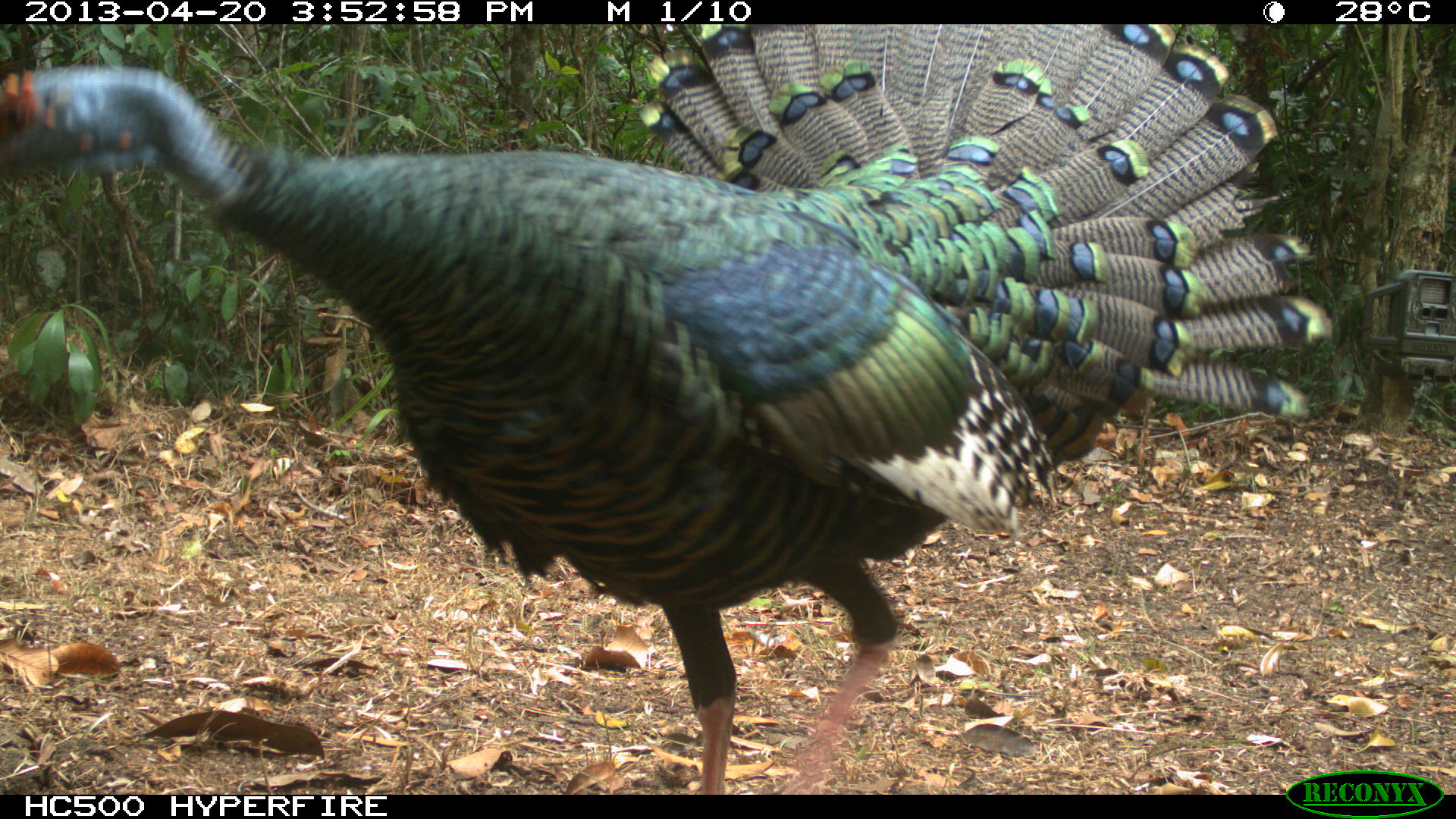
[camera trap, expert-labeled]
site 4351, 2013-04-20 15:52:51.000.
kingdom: Animalia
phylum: Chordata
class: Aves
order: Galliformes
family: Phasianidae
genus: Meleagris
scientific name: Meleagris ocellata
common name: ocellated turkey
Meleagris ocellata (ocellated turkey), count 3.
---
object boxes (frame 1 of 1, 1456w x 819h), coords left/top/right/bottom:
meleagris ocellata: 2/23/1334/785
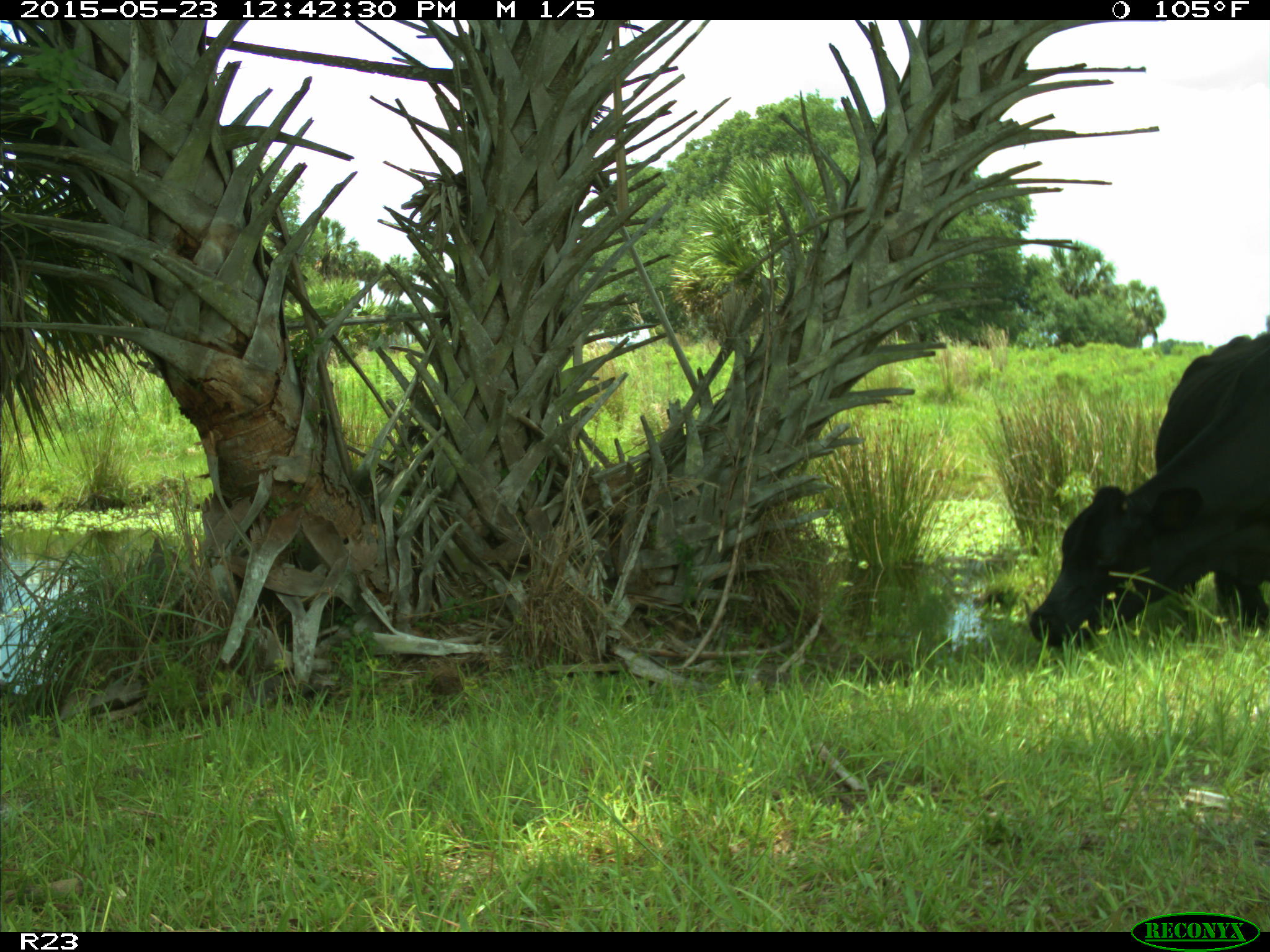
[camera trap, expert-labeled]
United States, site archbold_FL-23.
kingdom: Animalia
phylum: Chordata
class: Mammalia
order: Artiodactyla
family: Bovidae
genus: Bos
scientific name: Bos taurus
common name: domestic cow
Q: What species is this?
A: Bos taurus (domestic cow).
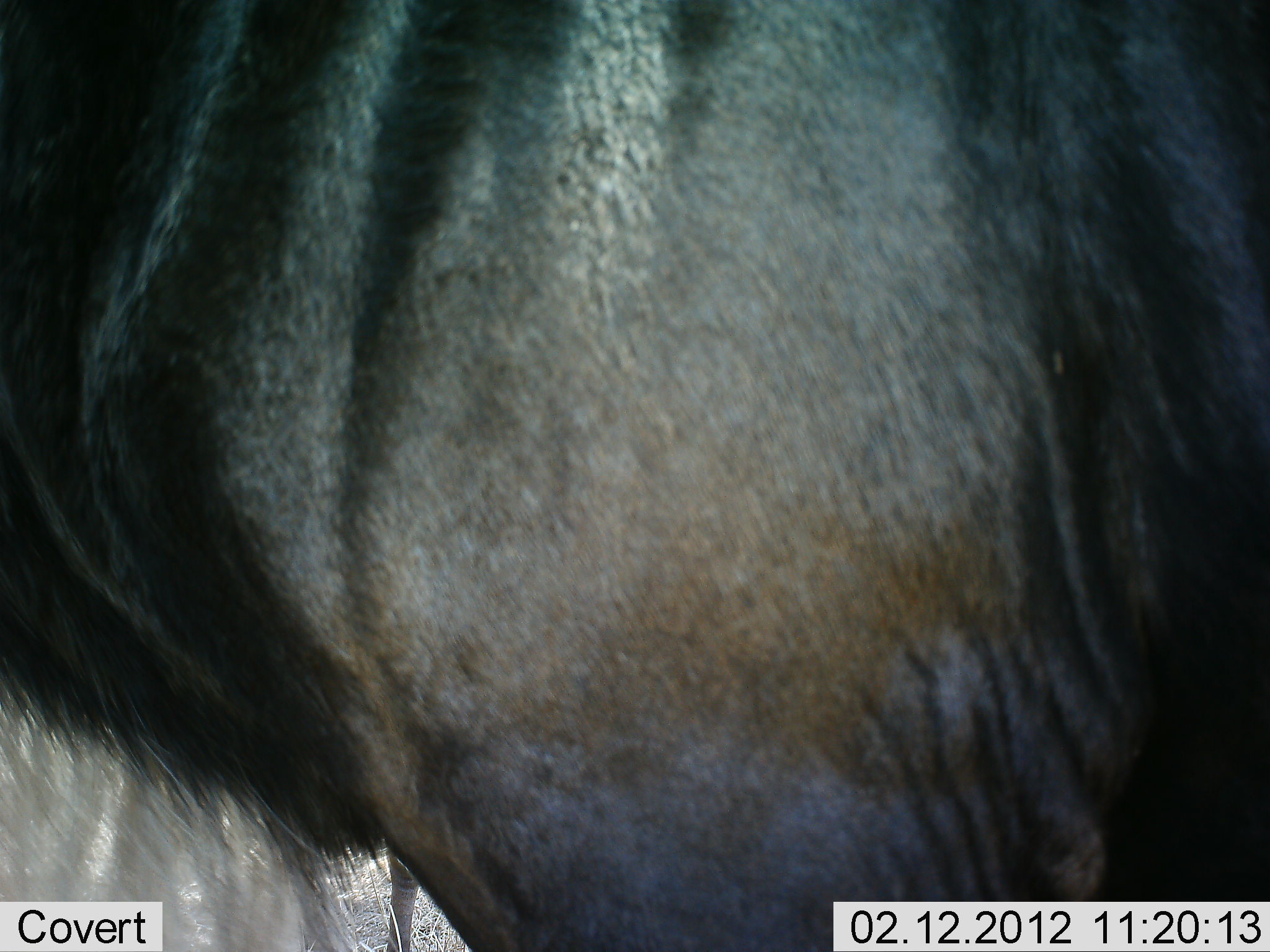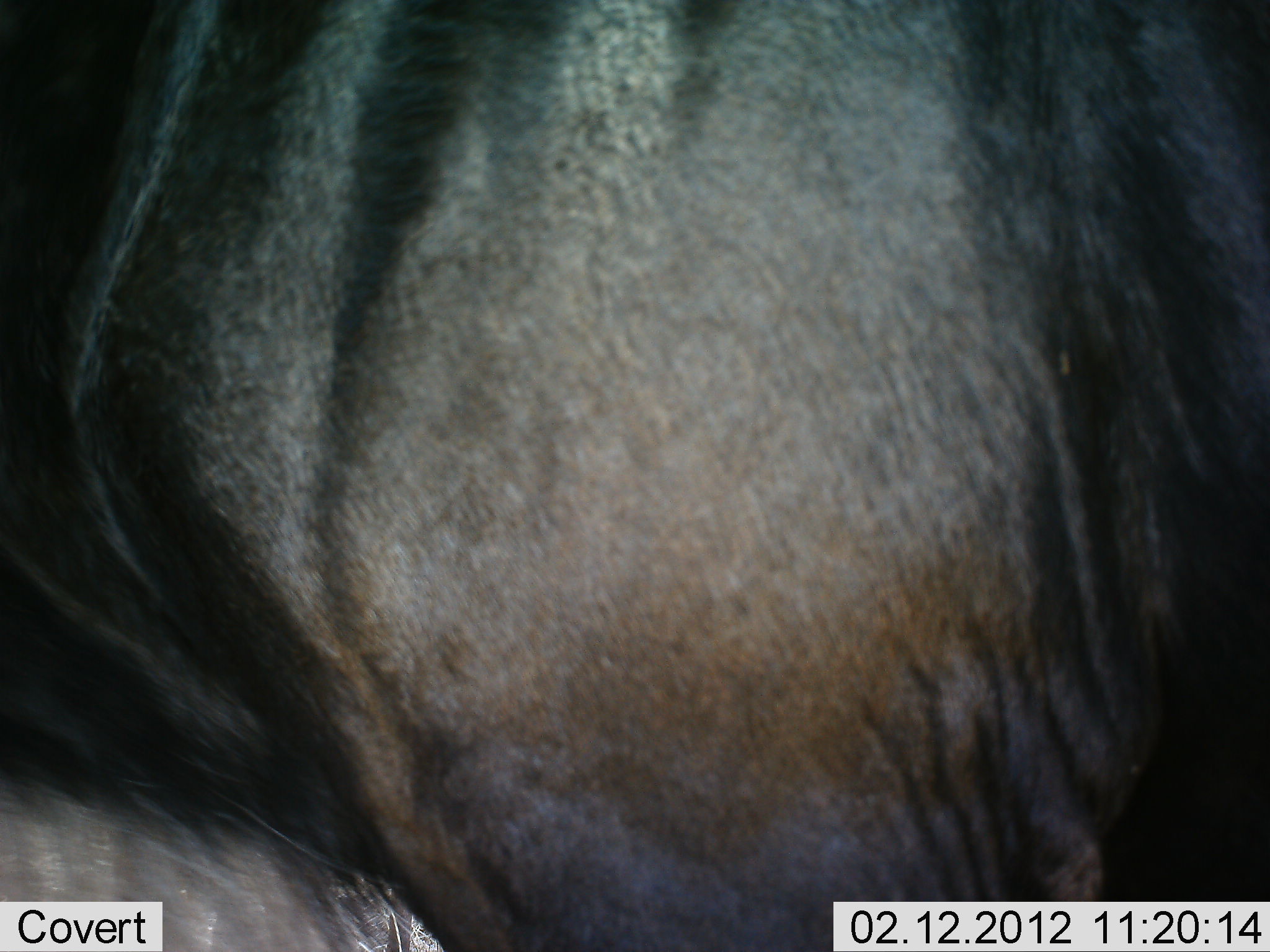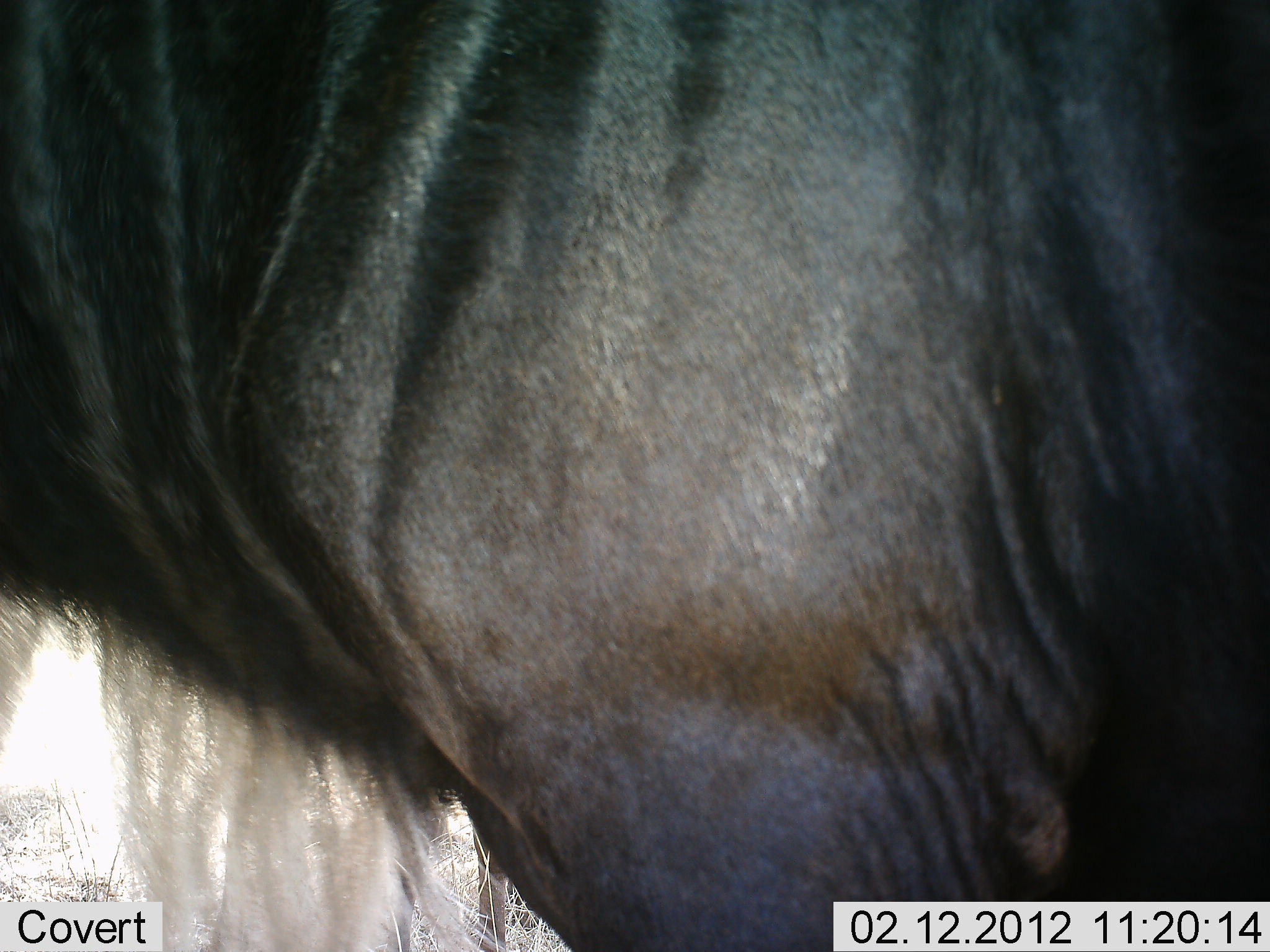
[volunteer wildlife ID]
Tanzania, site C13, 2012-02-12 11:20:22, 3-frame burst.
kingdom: Animalia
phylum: Chordata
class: Mammalia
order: Artiodactyla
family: Bovidae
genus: Connochaetes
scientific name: Connochaetes taurinus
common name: blue wildebeest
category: wildebeest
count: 1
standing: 93%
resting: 0%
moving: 7%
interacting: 0%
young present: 0%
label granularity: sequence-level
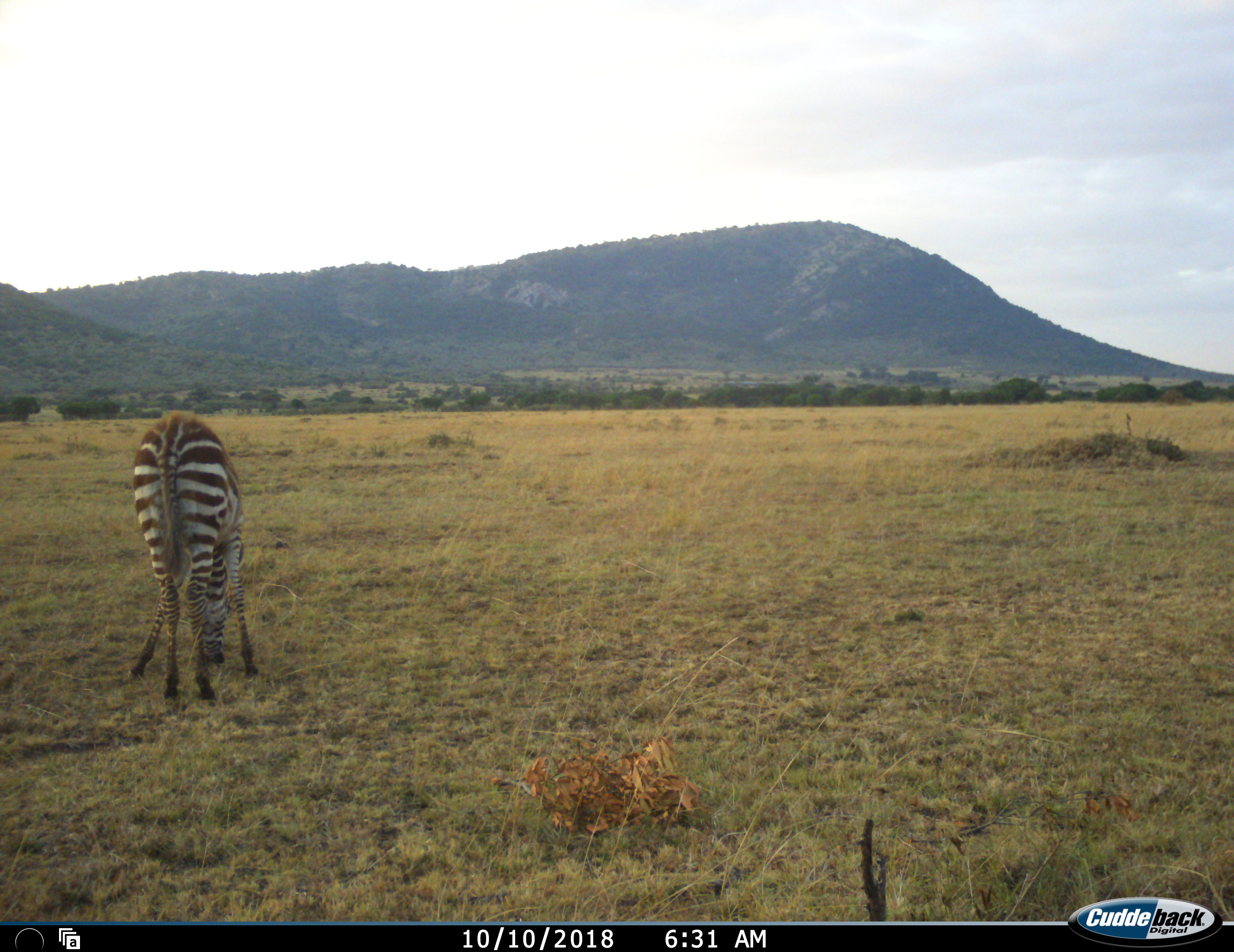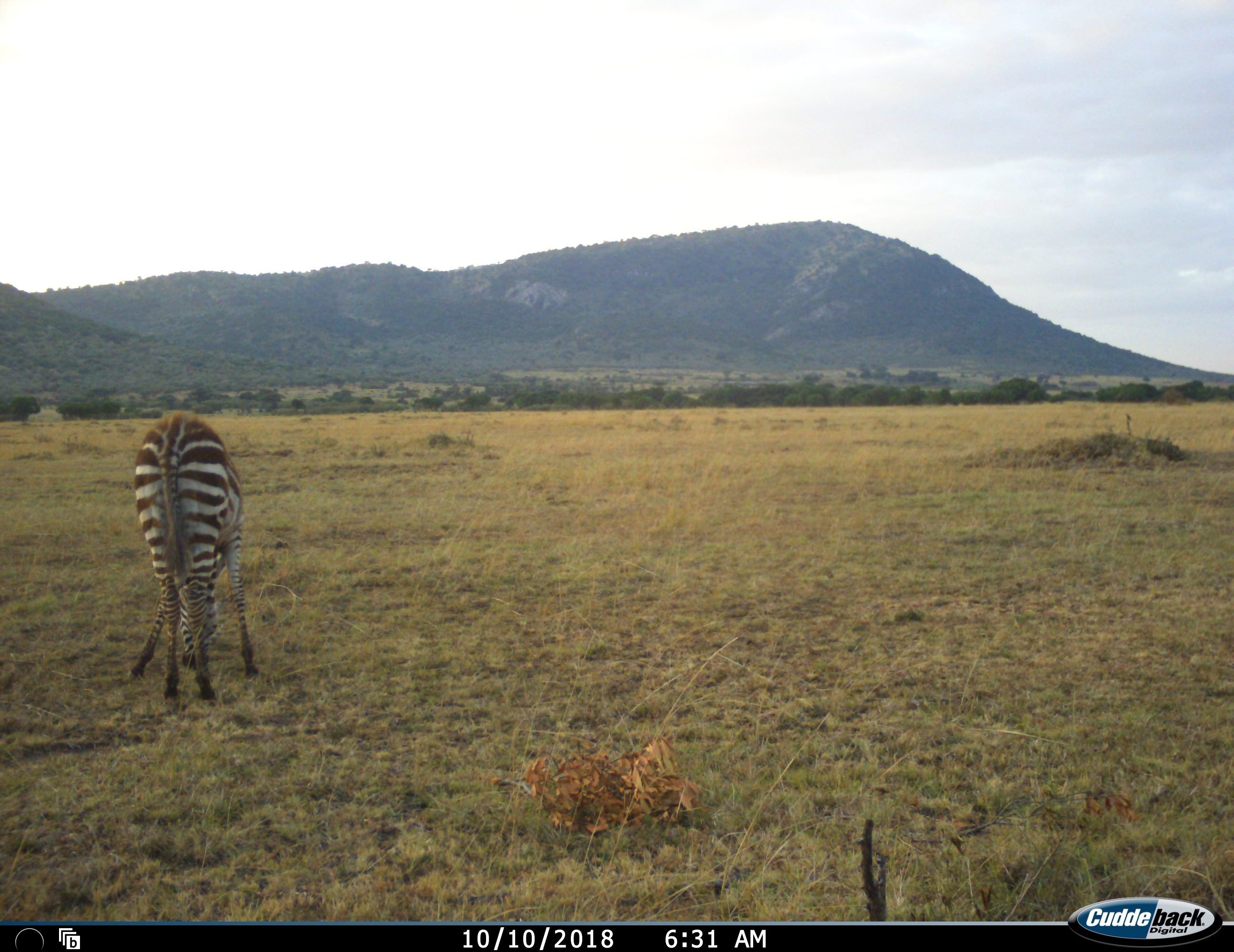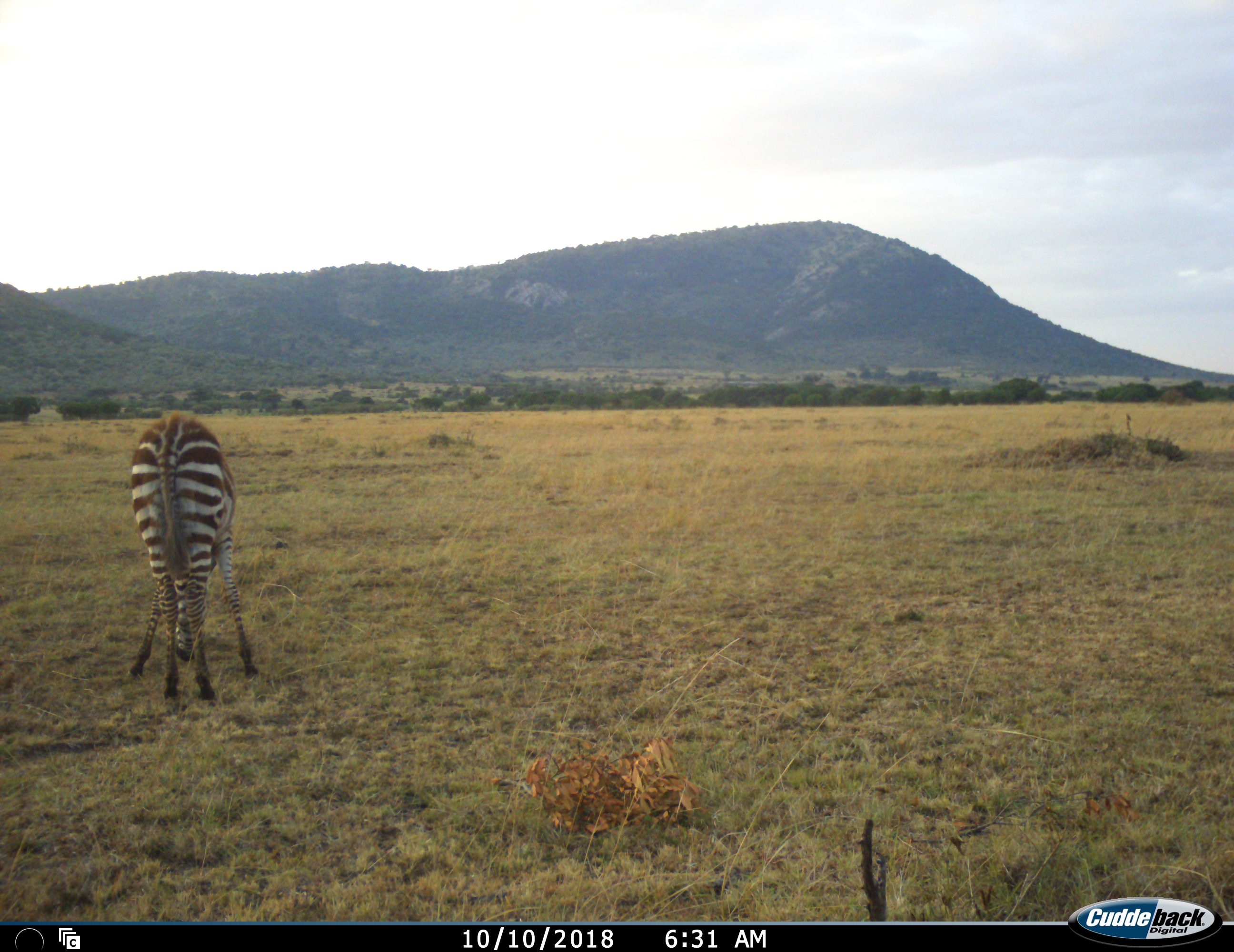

##########

**EXERCISE BRIEF:** Starting with the first line of the data above and ending with the line containing "[volunteer wildlife ID]", please restate every line exactly, leaving images out.

**SOLUTION TO THE EXERCISE:**
[camera trap, expert-labeled]
site 4351, 2013-04-20 15:52:51.000.
kingdom: Animalia
phylum: Chordata
class: Aves
order: Galliformes
family: Phasianidae
genus: Meleagris
scientific name: Meleagris ocellata
common name: ocellated turkey
Meleagris ocellata (ocellated turkey), count 3.
---
object boxes (frame 1 of 1, 1456w x 819h), coords left/top/right/bottom:
meleagris ocellata: 2/23/1334/785
[camera trap, expert-labeled]
United States, site archbold_FL-23.
kingdom: Animalia
phylum: Chordata
class: Mammalia
order: Artiodactyla
family: Bovidae
genus: Bos
scientific name: Bos taurus
common name: domestic cow
Q: What species is this?
A: Bos taurus (domestic cow).
[volunteer wildlife ID]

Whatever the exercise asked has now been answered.